The expectations are high. The Spanish secretary of state for the EU says that the ECI should be a priority during the Spanish EU presidency and the Spanish newspaper El Pais thinks that the distance between citizens and politics could become smaller because of the ECI. For the first time, citizens will get legislative power, while this power was always been concentrated at the European institutions.*

The ECI is not a European invention, national and local governments experiment with these ‘citizens’ initiatives’ too. A Dutch evaluation** of the citizens’ initiative on the local level shows that citizens seldom make use of this new possibility. In addition, many initiatives are rejected by the city council or the city council does not have the power to execute the proposal. The study becomes even more interesting when local governments claim that there are no problems with citizens’ initiatives. The only problem that some local governments see, is that citizens do not know that this option exists.

+ + +

◆ **Exercises to complete**:
1. According to the text on the European Citizens' Initiative, what is the only problem some local governments see with citizens' initiatives?
2. Continue the text on the European Citizens' Initiative from the point where it ends.

◆ **Data section**:
+ + +

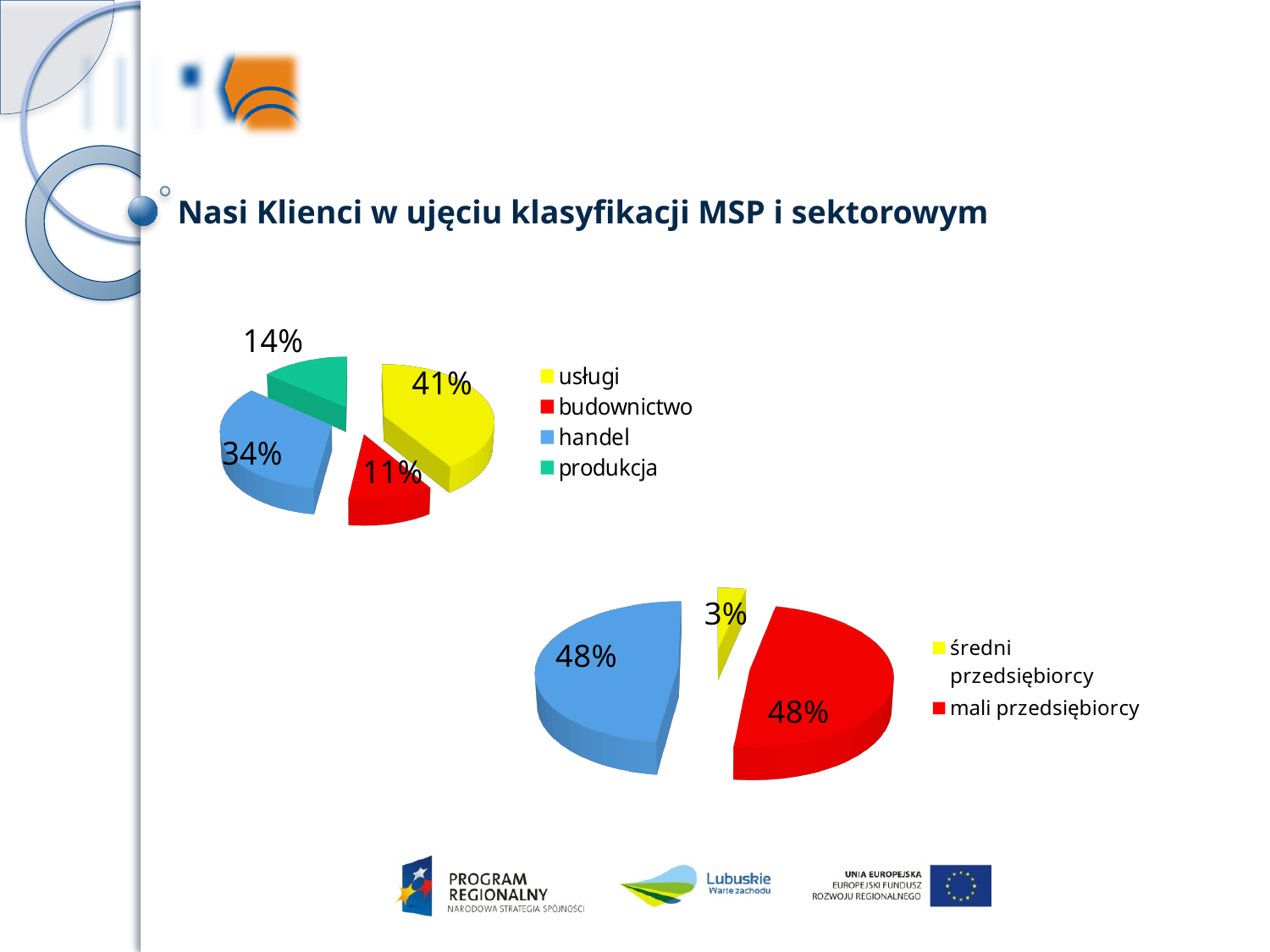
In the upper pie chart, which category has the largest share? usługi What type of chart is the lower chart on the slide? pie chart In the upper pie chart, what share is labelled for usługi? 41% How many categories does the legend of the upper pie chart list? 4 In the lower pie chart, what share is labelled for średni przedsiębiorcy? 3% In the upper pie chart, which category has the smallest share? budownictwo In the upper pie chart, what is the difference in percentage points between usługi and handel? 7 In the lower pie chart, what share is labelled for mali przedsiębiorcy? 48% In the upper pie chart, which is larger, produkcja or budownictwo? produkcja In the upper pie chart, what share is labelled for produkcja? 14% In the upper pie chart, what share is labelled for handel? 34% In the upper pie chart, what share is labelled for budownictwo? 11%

+ + +

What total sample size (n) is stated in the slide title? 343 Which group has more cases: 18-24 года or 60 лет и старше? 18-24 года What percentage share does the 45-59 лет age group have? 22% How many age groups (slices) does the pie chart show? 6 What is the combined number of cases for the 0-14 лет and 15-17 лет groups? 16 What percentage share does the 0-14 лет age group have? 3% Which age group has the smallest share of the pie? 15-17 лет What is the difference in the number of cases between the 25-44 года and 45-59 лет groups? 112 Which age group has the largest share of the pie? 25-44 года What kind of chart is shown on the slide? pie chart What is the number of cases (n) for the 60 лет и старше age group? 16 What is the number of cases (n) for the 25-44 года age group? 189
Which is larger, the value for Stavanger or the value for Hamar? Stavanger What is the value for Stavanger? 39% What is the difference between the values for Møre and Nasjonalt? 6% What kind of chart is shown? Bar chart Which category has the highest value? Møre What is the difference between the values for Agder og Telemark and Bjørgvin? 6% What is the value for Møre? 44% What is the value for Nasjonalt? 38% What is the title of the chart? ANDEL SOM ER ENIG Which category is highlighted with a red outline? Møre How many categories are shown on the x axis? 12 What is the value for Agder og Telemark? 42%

+ + +

◆ **Responses by item number**:
1. Citizens do not know that this option exists.

2.
In other words: local governments created a new democratic instrument that is seldom used by citizens or that does not give citizens real power. Local governments think that this is fine, because it does not interfere with their old ways of working. Critical citizens who claim the citizens’ initiatives are not a democratic innovation, can be blamed that they did not inform themselves well enough.

This is what will happen in Europe too: the European Commission can be proud that they found a new way to attract citizens to European politics. The chance that this will really happen is extremely small, but this is not the Commission’s problem. It is the other way around: ECI does not even have the intention to give citizens a real voice, it is meant to fight critical citizens who claim that the EU is not democratic enough.